The difference is that barbecued foods are smoked and also cooked from the heat of the fire, but some smoked foods are made without heat: “Think of Nova Scotia salmon, for instance, think of smoked cheese, think of Scotch,” he said.
And there are two different ways of smoking, too. One is hot smoking; that’s the one that uses heat to help cook the food. The other is cold smoking, in which the temperature cannot rise above 80 degrees so that the food remains absolutely uncooked by heat.
Typically, foods are cold-smoked in a two-chamber smoker. The smoke — and the heat that creates it — is produced in one chamber and then moves without the heat to other chamber, where the food is waiting.
But what if you don’t have a two-chamber smoker? What if you still want smoked salmon or smoked nuts or smoked cheese or smoked eggs?

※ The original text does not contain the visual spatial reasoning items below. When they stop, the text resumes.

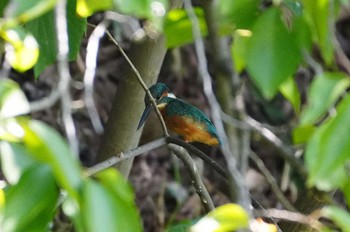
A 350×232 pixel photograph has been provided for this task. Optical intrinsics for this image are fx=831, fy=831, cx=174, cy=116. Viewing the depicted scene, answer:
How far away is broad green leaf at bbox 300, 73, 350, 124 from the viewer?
0.96 meters

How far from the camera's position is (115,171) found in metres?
0.90

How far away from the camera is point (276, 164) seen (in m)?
4.01

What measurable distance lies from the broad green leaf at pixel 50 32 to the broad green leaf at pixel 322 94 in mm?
569

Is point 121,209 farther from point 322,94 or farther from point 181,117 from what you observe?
point 181,117

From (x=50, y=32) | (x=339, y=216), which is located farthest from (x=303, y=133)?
(x=50, y=32)

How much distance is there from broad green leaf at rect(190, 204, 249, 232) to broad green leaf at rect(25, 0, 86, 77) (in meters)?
0.64

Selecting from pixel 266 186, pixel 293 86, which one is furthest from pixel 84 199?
pixel 266 186

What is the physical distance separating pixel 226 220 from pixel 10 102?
0.27 m

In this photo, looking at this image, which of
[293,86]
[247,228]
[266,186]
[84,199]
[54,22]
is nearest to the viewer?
[84,199]

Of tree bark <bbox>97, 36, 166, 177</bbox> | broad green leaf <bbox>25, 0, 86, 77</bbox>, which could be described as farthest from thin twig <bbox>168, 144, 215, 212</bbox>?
tree bark <bbox>97, 36, 166, 177</bbox>

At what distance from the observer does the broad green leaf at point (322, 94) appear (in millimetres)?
956

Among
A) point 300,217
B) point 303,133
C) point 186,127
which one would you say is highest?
point 303,133

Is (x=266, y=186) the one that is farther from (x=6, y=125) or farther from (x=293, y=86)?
(x=6, y=125)

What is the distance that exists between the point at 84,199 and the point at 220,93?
0.81 feet
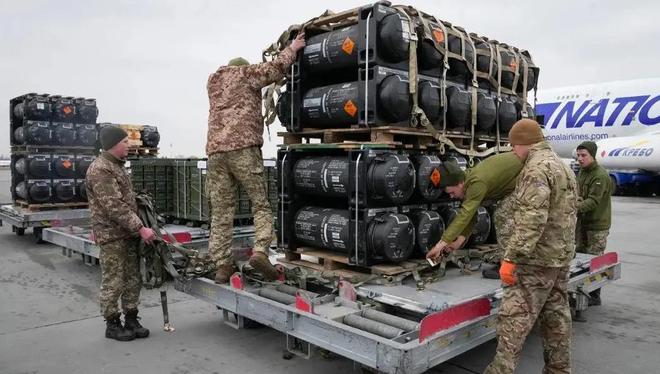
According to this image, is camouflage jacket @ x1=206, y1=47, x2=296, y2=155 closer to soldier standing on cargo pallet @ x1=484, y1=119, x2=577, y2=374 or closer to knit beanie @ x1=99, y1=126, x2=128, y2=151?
knit beanie @ x1=99, y1=126, x2=128, y2=151

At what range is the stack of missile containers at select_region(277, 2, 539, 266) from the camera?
464cm

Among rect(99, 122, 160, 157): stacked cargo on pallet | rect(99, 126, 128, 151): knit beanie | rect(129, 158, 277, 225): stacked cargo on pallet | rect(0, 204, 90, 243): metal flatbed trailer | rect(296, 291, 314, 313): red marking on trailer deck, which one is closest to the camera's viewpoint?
rect(296, 291, 314, 313): red marking on trailer deck

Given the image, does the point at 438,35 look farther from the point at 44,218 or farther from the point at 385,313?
the point at 44,218

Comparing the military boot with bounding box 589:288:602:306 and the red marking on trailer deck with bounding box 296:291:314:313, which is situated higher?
the red marking on trailer deck with bounding box 296:291:314:313

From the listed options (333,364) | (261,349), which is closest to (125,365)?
(261,349)

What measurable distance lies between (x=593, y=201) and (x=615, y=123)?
61.7 feet

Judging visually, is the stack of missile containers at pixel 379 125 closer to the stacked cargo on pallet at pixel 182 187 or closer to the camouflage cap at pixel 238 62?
the camouflage cap at pixel 238 62

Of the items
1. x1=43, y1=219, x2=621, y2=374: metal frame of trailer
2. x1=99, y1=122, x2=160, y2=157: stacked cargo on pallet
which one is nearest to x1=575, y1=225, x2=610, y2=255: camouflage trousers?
x1=43, y1=219, x2=621, y2=374: metal frame of trailer

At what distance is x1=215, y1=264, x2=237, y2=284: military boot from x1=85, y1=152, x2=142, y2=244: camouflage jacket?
2.82ft

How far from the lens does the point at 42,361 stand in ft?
14.8

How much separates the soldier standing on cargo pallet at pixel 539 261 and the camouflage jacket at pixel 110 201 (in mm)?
3349

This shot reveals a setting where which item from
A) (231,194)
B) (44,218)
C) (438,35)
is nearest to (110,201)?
(231,194)

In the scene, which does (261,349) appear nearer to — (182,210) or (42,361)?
(42,361)

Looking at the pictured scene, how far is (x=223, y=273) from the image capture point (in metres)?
5.05
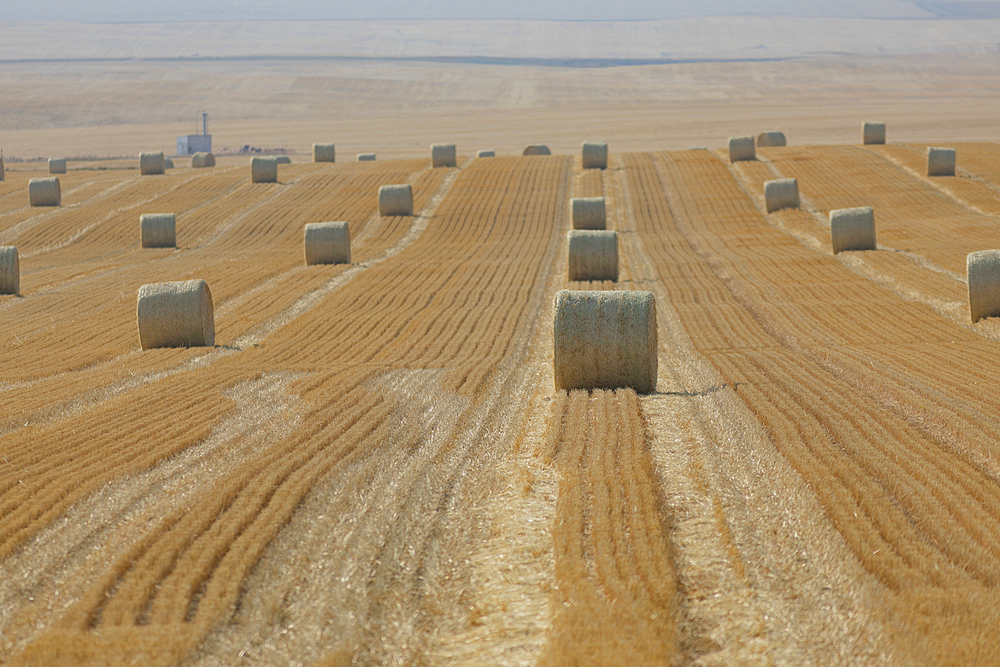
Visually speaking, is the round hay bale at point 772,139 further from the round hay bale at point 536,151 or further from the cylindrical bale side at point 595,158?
the round hay bale at point 536,151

Raichlen has what he calls a “workaround” for that. Just use a hot smoker and place a large aluminum tray of ice below and above the item being smoked, without letting them touch. You will have to replace the ice as it melts, but it creates a cold zone that keeps the food from cooking (salmon has to be cured first with salt and sugar).
And don’t be afraid to try something new. At one point, he took everything he could think of and smoked it. Some of these experiments did not work out, but many did, including mayonnaise, cheesecake, butter — and that ice cream.
“It takes vanilla ice cream, so it is like channeling a toasted marshmallow,” he said.